L’album a-t-il été difficile à produire vu cette double orientation et quel a été le défi le plus grand que vous avez relevé ?
L’album a été enregistré au tout début du confinement, en mars, on a l’avantage d’avoir notre propre studio et d’avoir notre guitariste, Romain, comme ingénieur du son, sans ça, cela aurait été difficile. Trois d’entre nous se sont retrouvé en chômage partiel pendant cette période, ça nous a donc laissé tout notre temps pour travailler l’album. Nous dirions même que sans la période de confinement, il aurait été compliqué de faire autant d’arrangements et de faire la partie rap. Tout le monde était à l’arrêt donc le fait que nous avancions à amené pas mal d’énergie positive et la participation d‘un max de monde. Le défi le plus difficile a été de respecter le calendrier, les pistes devaient être prêtes pour le mastering début juin et on n’avait toujours pas enregistré les chants le 11 mai (date du déconfinement), on a dû mettre les bouchées doubles ! Mais ça s’est fait !
Qu’attendez-vous de cet album ?

LIGNES BRUTES:
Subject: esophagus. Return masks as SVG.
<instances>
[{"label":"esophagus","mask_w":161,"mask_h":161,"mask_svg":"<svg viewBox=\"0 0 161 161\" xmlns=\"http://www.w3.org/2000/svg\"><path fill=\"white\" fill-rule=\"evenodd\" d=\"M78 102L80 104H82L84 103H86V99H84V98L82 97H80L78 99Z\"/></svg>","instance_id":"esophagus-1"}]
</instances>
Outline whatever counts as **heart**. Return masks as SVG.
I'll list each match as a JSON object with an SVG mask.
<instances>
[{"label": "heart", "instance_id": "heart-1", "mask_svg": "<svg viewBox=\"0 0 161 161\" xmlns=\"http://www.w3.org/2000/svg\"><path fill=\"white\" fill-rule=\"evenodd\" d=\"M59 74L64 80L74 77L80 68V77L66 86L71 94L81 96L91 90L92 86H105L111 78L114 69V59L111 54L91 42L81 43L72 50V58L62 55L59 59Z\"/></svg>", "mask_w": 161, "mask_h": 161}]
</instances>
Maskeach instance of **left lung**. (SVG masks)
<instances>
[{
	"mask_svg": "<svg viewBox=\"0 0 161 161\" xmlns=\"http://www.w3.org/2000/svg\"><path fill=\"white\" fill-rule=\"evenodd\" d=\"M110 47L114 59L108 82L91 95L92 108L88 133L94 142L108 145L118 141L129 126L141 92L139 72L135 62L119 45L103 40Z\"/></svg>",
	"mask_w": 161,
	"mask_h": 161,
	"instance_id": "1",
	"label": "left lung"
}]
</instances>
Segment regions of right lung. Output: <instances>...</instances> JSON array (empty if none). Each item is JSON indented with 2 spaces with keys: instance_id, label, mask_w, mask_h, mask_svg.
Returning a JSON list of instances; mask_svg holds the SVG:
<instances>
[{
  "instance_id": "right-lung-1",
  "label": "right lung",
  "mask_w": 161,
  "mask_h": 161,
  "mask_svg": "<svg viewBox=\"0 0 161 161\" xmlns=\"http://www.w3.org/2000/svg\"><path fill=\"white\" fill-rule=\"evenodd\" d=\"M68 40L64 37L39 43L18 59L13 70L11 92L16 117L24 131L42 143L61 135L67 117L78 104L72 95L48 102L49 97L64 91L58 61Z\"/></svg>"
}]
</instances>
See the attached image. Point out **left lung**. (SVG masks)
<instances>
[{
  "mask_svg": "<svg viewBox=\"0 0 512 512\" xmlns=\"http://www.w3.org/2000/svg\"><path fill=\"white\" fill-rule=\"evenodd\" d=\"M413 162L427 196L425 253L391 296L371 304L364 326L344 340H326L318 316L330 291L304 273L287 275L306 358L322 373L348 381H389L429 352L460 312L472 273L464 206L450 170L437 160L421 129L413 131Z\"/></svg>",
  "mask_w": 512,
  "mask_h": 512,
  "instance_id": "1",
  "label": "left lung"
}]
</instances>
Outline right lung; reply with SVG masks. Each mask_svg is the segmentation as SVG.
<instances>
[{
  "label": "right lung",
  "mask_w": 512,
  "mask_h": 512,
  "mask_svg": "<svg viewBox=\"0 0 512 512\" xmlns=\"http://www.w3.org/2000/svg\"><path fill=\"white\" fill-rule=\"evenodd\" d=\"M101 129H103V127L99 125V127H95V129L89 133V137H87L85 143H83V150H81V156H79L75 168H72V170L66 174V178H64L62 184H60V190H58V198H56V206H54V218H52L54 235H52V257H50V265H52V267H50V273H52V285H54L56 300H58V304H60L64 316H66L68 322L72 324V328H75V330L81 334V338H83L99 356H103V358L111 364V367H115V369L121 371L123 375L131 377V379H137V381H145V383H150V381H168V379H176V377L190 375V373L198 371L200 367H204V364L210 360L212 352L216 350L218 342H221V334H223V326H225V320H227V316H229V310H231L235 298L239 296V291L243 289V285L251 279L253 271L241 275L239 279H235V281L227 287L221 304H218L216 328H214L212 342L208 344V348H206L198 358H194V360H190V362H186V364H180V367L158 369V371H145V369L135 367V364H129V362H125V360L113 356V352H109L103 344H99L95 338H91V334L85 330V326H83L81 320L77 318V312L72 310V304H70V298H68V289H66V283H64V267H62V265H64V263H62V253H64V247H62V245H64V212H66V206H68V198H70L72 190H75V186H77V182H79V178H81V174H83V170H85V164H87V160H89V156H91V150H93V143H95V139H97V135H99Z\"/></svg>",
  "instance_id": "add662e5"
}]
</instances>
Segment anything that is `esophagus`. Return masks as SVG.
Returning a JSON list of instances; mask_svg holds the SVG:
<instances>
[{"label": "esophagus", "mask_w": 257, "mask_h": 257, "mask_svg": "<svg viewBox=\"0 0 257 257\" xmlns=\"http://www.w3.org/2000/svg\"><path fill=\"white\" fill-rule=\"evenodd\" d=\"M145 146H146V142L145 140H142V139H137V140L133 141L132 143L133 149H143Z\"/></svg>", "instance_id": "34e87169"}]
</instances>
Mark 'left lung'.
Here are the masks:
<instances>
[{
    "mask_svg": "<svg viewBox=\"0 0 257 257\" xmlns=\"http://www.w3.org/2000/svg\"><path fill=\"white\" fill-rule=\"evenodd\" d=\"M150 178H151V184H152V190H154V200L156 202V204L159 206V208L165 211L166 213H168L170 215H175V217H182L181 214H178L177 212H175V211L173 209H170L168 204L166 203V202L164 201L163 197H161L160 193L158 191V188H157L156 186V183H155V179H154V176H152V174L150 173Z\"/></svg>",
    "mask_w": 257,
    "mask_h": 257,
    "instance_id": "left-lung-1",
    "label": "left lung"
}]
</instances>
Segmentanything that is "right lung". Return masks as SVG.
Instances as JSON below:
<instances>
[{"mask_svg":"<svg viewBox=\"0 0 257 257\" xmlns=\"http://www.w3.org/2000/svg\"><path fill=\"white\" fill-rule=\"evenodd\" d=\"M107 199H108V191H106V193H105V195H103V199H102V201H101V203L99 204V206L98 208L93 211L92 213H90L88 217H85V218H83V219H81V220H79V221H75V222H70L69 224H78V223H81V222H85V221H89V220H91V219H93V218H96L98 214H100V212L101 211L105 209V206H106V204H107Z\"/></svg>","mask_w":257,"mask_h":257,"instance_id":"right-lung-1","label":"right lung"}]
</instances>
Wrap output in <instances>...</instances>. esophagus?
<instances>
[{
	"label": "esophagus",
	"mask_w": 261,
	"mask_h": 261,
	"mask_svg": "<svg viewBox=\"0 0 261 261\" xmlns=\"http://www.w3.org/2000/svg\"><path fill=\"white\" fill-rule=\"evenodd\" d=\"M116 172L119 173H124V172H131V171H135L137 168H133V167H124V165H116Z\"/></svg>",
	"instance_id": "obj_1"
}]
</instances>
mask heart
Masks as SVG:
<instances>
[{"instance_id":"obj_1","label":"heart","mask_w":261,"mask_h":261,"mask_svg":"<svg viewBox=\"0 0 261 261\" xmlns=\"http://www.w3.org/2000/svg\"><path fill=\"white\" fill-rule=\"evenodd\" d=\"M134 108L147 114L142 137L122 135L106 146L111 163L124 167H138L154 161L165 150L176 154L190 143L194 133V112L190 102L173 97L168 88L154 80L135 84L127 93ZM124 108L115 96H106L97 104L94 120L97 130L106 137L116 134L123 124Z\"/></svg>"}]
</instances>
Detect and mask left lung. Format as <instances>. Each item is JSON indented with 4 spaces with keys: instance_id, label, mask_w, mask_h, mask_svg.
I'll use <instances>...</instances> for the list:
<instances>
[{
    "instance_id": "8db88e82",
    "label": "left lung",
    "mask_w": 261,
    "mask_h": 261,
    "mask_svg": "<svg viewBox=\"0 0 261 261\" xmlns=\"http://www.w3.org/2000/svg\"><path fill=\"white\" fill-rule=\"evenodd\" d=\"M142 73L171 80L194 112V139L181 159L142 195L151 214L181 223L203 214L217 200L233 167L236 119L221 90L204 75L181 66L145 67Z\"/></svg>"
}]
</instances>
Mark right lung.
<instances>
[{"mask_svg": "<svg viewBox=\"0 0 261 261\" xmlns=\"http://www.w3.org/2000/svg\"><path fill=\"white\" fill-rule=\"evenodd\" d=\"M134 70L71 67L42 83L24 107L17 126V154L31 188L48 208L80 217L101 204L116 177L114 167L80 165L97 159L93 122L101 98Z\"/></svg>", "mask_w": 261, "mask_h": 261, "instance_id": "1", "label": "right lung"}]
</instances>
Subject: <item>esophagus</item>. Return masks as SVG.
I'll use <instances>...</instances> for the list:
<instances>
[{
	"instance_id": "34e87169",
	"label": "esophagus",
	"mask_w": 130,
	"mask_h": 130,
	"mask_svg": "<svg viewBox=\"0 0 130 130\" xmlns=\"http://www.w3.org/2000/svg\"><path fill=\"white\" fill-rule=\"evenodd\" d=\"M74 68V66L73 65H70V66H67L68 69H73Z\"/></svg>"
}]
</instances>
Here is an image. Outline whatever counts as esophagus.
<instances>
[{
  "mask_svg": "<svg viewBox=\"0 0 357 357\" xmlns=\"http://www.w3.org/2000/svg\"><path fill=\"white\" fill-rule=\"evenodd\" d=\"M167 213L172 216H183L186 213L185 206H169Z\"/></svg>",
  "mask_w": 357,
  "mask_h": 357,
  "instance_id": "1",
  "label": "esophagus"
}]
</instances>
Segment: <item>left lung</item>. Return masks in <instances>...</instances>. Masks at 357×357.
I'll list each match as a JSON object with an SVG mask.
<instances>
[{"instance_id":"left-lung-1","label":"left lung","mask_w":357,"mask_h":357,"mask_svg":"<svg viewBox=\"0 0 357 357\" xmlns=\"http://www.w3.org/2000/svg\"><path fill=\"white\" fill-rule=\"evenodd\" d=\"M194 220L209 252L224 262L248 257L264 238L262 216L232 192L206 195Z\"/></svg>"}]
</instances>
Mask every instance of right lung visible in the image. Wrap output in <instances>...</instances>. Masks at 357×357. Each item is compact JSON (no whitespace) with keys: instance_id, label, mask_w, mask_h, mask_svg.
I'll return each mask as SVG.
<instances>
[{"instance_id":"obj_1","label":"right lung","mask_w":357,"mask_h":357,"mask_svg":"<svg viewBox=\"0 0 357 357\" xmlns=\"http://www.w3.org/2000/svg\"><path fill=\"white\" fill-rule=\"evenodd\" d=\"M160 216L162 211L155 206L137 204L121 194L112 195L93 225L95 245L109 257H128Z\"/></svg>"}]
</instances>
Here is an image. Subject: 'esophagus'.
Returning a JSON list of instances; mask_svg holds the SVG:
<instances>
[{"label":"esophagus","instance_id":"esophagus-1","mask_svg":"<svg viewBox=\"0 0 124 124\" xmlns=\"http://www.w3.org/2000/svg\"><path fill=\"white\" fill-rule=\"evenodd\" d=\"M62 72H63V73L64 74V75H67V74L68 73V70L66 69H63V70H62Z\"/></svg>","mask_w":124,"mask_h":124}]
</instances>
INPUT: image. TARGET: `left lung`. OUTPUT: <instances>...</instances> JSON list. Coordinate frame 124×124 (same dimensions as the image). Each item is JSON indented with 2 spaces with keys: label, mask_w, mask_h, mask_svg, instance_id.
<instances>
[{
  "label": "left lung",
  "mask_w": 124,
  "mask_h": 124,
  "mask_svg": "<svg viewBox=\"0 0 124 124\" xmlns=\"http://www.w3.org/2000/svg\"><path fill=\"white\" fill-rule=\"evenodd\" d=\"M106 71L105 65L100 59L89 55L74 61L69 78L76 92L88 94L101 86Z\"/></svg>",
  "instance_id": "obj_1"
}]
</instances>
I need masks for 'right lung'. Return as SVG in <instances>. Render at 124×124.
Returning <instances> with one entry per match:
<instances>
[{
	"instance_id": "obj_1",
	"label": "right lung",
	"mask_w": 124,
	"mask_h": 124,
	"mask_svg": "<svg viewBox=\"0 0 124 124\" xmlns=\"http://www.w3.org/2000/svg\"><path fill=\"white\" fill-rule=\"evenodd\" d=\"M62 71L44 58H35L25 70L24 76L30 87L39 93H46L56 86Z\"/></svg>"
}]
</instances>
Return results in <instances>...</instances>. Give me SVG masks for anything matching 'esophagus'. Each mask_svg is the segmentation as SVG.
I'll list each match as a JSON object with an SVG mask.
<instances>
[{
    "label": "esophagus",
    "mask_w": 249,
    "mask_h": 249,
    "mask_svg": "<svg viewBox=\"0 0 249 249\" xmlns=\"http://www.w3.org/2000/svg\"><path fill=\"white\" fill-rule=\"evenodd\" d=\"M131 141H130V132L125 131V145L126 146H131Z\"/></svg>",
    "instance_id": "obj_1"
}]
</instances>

PETIT EXERCICE: Poursuivez l'entretien sur l'album enregistré pendant le confinement à partir de là où il s'arrête. Vous n'avez pas besoin de ces lignes.

RÉPONSE ÉCRITE:
C’est notre premier album, l’ambition est vraiment d’en faire « une carte de visite » pour montrer ce que l’on a dans le ventre. L’objectif est de permettre avec cet album de nous faire connaitre et repérer par des labels et des tourneurs. On fait énormément de choses en DIY mais on en voit aussi la limite, c’est important à un moment de pouvoir s’appuyer sur des personnes dont c’est le métier pour promouvoir et diffuser notre musique.
Nous vous laissons le dernier mot pour nos lecteurs.
Merci de soutenir les artistes et les webzines comme Music Waves, Venez écouter notre musique et si ça ne vous plaît pas, on est sûr que notre bière vous plaira ! Restez calmes, écoutez un max de zic et préparez-vous car quand ça va repartir, on va bien s’marrer !!!